### Supplied records
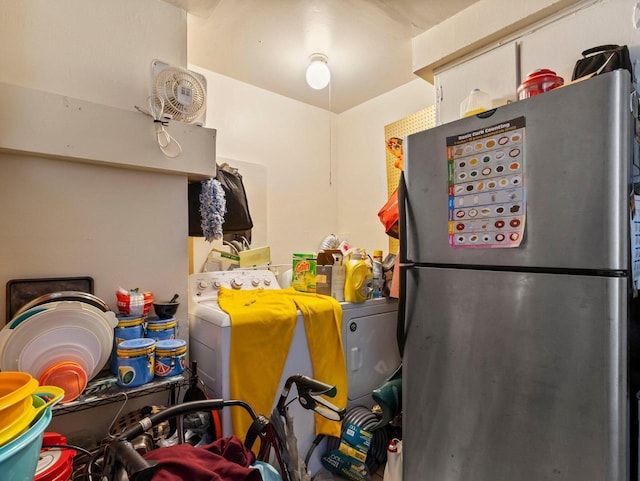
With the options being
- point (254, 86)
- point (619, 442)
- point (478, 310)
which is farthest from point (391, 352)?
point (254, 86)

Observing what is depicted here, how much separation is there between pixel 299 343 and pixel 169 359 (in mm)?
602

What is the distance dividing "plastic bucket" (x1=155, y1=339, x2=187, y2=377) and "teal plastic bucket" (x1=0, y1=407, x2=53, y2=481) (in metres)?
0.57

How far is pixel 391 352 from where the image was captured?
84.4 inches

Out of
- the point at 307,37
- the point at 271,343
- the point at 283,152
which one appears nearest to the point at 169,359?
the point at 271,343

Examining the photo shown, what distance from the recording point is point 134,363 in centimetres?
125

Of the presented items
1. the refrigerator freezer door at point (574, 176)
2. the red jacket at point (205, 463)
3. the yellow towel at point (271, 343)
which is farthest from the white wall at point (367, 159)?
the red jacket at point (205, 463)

==

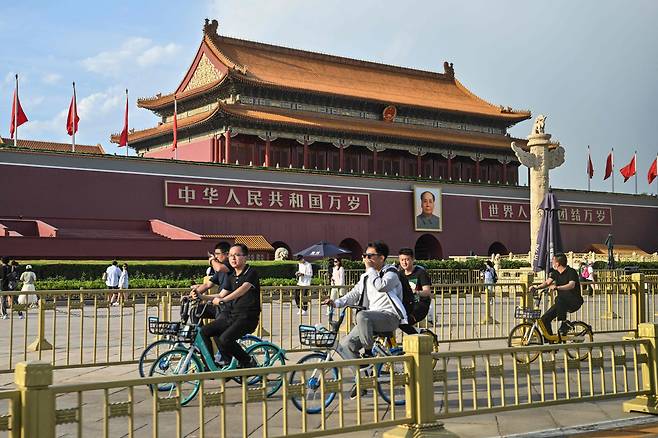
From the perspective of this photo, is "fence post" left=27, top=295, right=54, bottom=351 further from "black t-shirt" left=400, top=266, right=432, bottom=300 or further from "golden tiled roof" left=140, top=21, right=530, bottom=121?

...

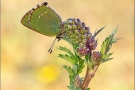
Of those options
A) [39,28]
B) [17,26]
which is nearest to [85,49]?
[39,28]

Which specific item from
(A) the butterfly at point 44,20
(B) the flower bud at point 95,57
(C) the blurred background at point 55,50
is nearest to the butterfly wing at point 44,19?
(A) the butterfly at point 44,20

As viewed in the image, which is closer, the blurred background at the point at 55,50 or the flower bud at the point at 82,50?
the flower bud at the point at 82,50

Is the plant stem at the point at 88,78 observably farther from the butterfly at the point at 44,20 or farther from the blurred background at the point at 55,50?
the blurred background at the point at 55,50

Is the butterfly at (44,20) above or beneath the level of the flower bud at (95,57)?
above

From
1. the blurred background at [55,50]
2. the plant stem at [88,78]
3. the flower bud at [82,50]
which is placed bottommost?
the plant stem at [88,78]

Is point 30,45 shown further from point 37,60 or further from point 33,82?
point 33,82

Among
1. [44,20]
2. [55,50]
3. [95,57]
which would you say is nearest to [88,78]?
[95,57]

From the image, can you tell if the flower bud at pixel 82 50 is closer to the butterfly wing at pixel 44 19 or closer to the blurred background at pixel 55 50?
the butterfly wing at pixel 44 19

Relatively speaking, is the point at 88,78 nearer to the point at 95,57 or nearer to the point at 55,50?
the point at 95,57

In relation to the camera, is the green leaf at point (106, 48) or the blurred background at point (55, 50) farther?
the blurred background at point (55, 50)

### Stated exercise
Pull out every line of the data above that contains the word "plant".

### Answer for the task
Is the plant stem at the point at 88,78 observably farther from the butterfly at the point at 44,20 or farther from the blurred background at the point at 55,50?
2. the plant stem at [88,78]
the plant stem at [88,78]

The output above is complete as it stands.